I assume the members of Operation Warp Speed are pulling together the very best in pharmaceutical development and delivery and are well into their planning process. Among the “advice” I would give them would include the following major considerations and steps:
- Map it out — How many vaccines need to go where, when and by which routes and carriers? Prioritizing the most vulnerable—doctors, nurses, hospital staff and other first responders—will be key, and documenting the successes and failures of the initial roll-out to them before ramping up volume shipments to patients themselves can help refine best practices going forward.
- Reserve space now — It is better to have sufficient capacity contracted now rather than to wait until a more definitive estimate of vaccine availability emerges and cold storage capacity is harder to find.
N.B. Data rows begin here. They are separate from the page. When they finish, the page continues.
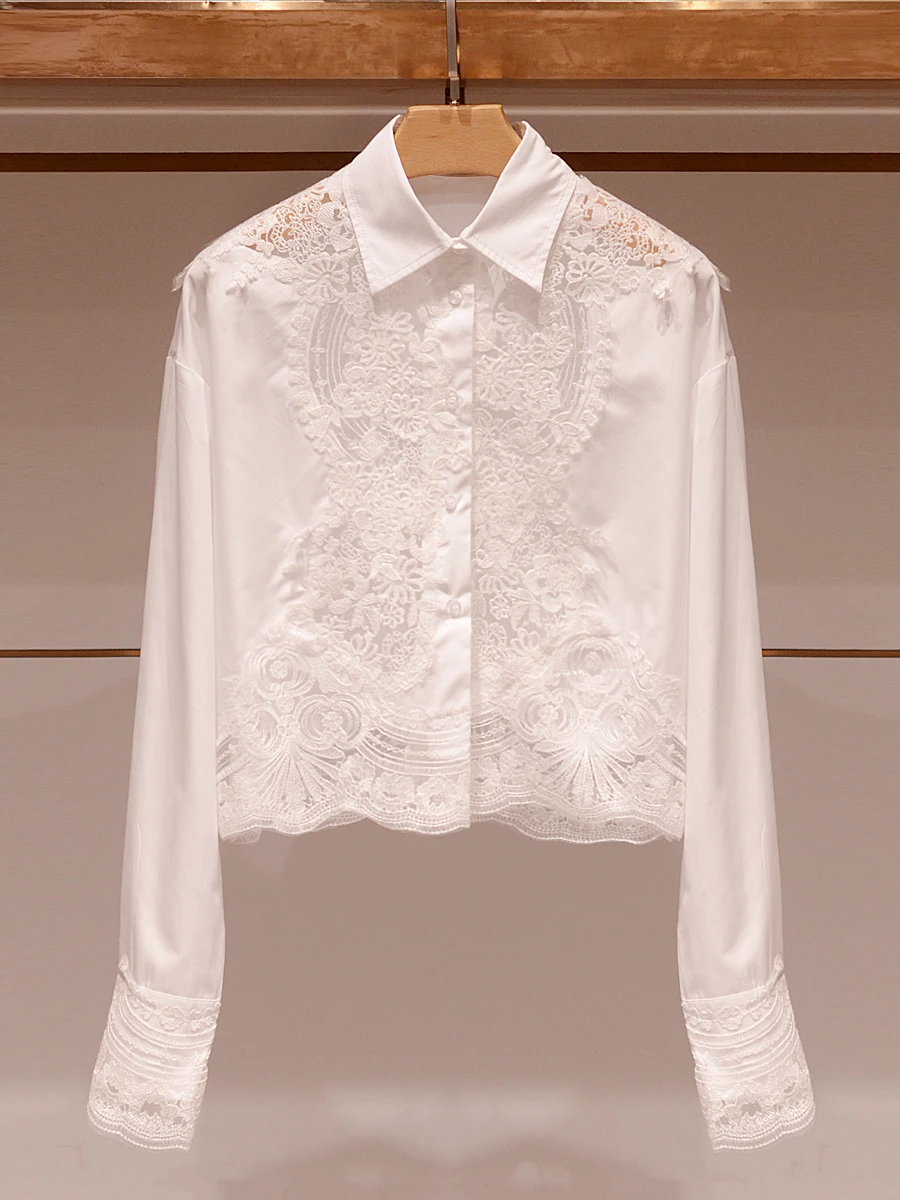 

Белая кружевная блузка для женщин, весна-лето, новый дизайн, элегантная, индивидуальная, в стиле знаменитостей, с длинным рукавом, дышащая, приятная к телу.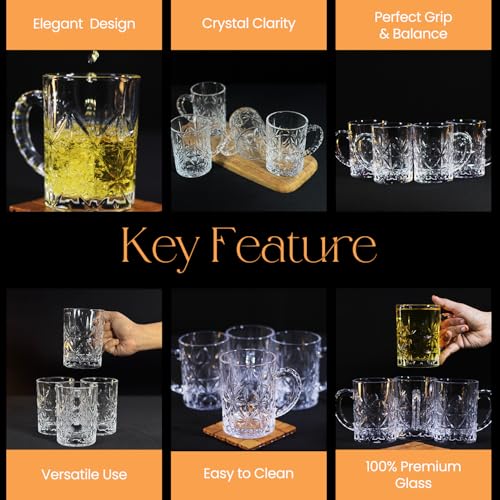 Image of Melbify Beer Mug | 400 ml | Set of 4 | Elegant Cut & Textured Handle Design | Mug with Handle | Classic Beer Glasses | Premium | Heavy | Perfect for Beer, Cider,Cocktails,Mocktails | Gift Set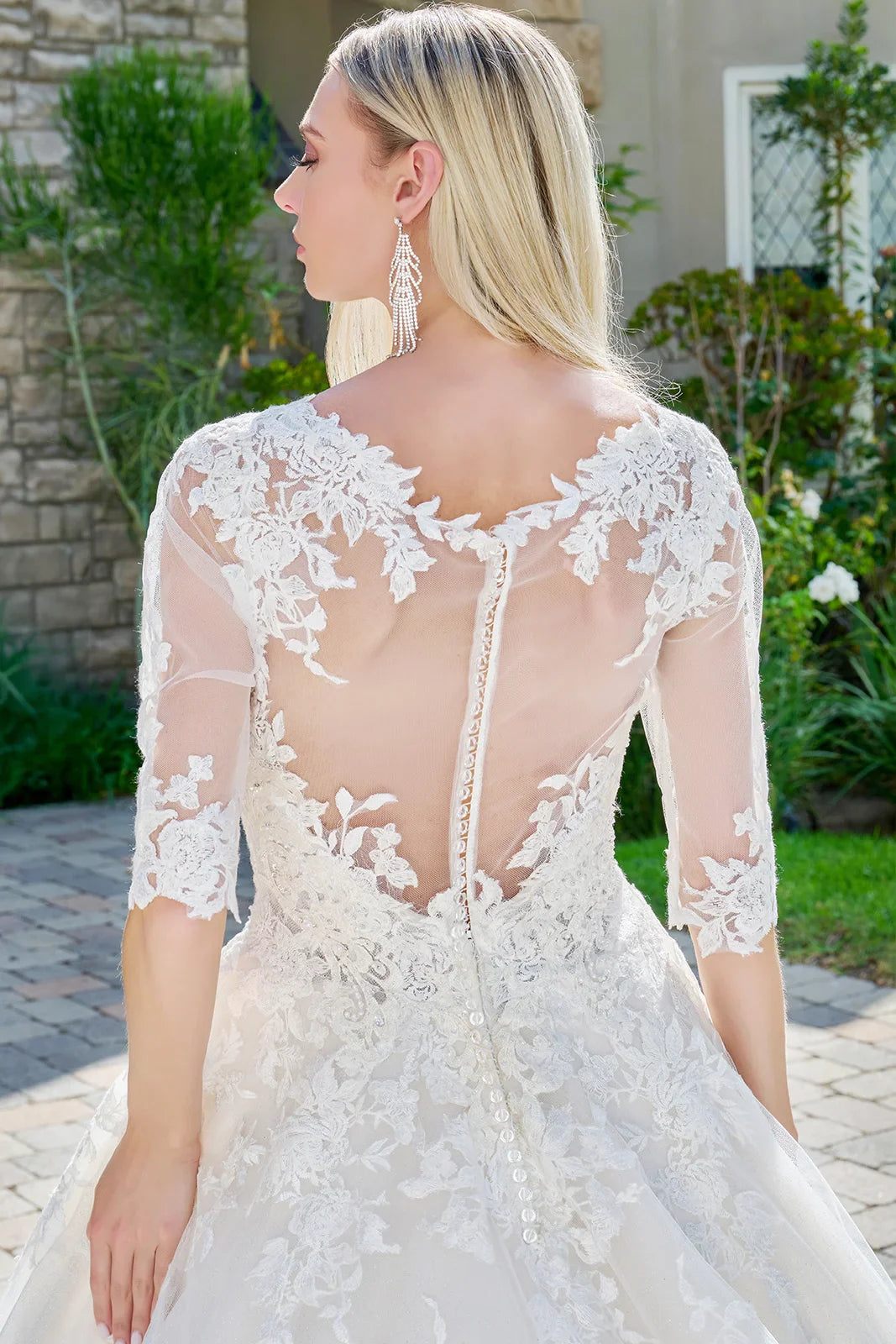 Wedding dress with V-neck, embroidered sparkly mesh and 1/2 sleeves-4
It is not a matter of “if” but “when.”
- Engage Defense Department and other government logistics expertise — The military has decades of proven expertise getting medical supplies into some of the most forbidding places on earth, surely those skills, procedures and equipment can serve a valuable role in the delivery of these vaccines. FEMA, too, has a place in this process—they have extraordinary capabilities to act in a crisis like the one we face in the coming months. These resources are typically called upon in an emergency—and this pandemic certainly counts as one.
- Finally, tap into American ingenuity — we lead the world in medical device technology, and our businesses have the ability to create new products and services to meet the needs of cold chain vaccine delivery, to pivot design skills and manufacturing capacity of new technologies, new methodologies. Auto manufacturers and others responded to the need for ventilators, we can do it again with cold storage and transport.